Limitations and recommendations for future study
4.6
Our study had some limitations. First, the cross-sectional design used in this study limits our ability to determine causality between these clinical impairments and ankle disability. Cross-sectional studies cannot track the progression of these impairments or their long-term impacts on ankle function. Therefore, prospective longitudinal studies are necessary to observe how these impairments evolve and to clarify the direction and strength of their relationship with ankle disability over time. Second, clinical impairments commonly observed following ALAS are not limited to those examined in the present study. For instance, somatosensory deficits, such as altered joint position sense, reduced joint kinesthesia, and impaired tactile sensitivity, have been reported after ALAS and may significantly influence self-reported ankle disability (36, 67). Future studies should incorporate a more comprehensive assessment of clinical measures, including somatosensory function, to better elucidate the multifactorial nature of ankle disability during the acute phase of ALAS. In addition, we did not collect detailed information regarding any treatment or symptom management (e.g., medication, compression, or therapeutic exercises) participants may have received between injury and testing. Although participants were instructed to refrain from such interventions for at least six hours prior to assessment to minimize potential effects, the absence of formal documentation remains a limitation and may have influenced the clinical presentation of pain and swelling. Another limitation is that participants were recruited from a university setting, which may limit the generalizability of the findings to broader age groups and activity levels. Future study should aim to include a more diverse population to improve external validity and examine how these factors influence clinical impairments and ankle disability. Lastly, a systematic review (68) has highlighted the importance of assessing psychological factors, such as injury-related fear or kinesiophobia, which can significantly impact ankle function and rehabilitation outcomes after ALAS. Although this study did not include these psychological factors, future research on ALAS should consider incorporating psychological assessments to provide a more comprehensive understanding of the factors that influence recovery.
Conclusion
5
This study identified inflammatory symptoms, restricted total ankle motion, and ankle joint laxity as significant contributors to ankle disability following ALAS, whereas functional limitation did not show a significant association.
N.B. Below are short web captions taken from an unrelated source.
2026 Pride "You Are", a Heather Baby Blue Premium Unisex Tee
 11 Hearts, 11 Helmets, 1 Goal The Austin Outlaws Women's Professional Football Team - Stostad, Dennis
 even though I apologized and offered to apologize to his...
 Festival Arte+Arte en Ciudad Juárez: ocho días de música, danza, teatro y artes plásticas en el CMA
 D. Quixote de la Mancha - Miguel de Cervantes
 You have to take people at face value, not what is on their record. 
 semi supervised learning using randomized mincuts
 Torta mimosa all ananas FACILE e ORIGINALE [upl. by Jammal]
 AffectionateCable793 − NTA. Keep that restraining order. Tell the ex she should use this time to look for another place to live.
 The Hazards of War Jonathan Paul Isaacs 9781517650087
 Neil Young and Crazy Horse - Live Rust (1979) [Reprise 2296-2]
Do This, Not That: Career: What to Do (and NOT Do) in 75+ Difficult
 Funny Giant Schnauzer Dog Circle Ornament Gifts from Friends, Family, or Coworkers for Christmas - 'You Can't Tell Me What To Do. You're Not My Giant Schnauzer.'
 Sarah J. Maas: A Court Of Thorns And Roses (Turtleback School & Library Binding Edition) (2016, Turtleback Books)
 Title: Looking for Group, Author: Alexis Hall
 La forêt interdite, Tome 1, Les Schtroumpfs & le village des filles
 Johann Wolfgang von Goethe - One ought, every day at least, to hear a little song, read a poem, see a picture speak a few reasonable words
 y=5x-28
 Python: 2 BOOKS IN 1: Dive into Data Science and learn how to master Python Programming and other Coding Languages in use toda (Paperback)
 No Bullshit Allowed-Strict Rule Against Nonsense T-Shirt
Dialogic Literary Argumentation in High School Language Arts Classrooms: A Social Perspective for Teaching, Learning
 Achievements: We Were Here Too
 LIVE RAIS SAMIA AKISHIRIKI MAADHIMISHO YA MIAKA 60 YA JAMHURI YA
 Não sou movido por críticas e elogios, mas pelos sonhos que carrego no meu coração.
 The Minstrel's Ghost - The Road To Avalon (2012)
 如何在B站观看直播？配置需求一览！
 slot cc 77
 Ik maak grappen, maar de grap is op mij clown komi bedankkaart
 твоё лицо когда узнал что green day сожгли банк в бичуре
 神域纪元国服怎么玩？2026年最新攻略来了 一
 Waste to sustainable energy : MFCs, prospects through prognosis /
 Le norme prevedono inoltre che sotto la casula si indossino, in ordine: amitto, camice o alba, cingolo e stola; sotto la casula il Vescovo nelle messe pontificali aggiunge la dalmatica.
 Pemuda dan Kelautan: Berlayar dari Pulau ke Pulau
By utilizing the multiple regression analysis, we highlighted the multifaceted relationship between these clinical impairments. These findings may help inform rehabilitation strategies by highlighting the potential relevance of managing inflammatory symptoms such as swelling reduction, pain control, joint stability. However, additional interventional studies are needed to determine whether specifically addressing these impairments leads to meaningful improvements in functional recovery and patient-reported outcomes.